I have also used X-ray fluorescence (XRF) on a part of my artifact sample. XRF utilizes an X-ray source to excite electrons in the obsidian material, causing ionization of the component atoms that releases energy when the electrons move out of their shells. The energy (fluorescence) is measured by a detector and the instrument determines the elemental composition of the sample material (for the Mid-Z elements).
So on a typical day, I arrive at the lab about 8:30am and pick up where I left off in running my artifact samples through analysis. Sometimes this requires testing the instrument settings and making adjustments, and re-running samples that returned ambiguous or suspect results.
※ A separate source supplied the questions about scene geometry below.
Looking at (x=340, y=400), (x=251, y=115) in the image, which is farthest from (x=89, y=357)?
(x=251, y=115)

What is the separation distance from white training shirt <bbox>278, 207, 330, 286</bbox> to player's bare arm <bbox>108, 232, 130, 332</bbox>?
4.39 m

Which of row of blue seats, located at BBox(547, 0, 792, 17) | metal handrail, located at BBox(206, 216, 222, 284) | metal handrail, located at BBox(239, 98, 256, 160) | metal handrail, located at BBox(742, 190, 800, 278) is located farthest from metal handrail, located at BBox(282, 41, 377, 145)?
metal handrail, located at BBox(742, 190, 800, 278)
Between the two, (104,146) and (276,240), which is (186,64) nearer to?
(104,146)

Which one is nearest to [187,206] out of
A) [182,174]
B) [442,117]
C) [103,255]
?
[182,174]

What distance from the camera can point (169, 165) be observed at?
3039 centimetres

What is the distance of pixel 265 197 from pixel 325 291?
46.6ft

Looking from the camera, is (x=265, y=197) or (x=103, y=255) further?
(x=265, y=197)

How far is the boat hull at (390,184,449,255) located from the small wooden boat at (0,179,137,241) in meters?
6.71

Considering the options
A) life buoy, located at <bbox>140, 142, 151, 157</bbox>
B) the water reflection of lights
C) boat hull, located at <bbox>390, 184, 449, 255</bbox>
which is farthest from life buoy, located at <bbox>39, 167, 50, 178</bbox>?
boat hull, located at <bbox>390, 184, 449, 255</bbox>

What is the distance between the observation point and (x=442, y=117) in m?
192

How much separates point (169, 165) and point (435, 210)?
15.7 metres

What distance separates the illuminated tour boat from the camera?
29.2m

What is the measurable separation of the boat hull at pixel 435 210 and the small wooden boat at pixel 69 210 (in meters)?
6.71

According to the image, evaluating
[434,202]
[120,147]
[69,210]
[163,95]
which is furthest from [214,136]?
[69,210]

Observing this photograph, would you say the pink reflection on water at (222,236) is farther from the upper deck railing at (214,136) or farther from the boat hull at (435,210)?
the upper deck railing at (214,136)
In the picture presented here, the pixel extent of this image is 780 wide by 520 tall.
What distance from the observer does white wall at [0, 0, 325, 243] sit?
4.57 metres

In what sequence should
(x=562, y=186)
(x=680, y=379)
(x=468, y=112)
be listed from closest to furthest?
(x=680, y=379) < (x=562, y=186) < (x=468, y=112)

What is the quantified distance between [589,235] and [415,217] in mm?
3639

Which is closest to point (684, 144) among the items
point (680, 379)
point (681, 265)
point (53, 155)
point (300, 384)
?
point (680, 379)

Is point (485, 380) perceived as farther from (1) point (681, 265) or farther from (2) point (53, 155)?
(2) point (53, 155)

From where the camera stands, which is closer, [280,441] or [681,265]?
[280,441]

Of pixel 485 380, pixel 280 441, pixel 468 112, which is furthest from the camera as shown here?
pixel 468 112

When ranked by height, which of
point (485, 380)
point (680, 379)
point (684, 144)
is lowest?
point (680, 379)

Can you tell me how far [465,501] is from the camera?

After a break for lunch from about 12:30-1:00pm, its back in front of the instrument for another four hours or so until its time to pack up and catch the Smithsonian shuttle back downtown so I can take the DC Metro home.
The work can be slow-going and tedious, but at times there are interesting discoveries, and often frustrating technical glitches, to break up the day. This is Science with a capitol 'S'.
2 comments:
como say what???
Thanks for giving us a peek at your research Colby. What better place to be than hunkered in than at the Smithsonian for the summer with access to the best equipment, and fellow archaelogists/researchers to assist you.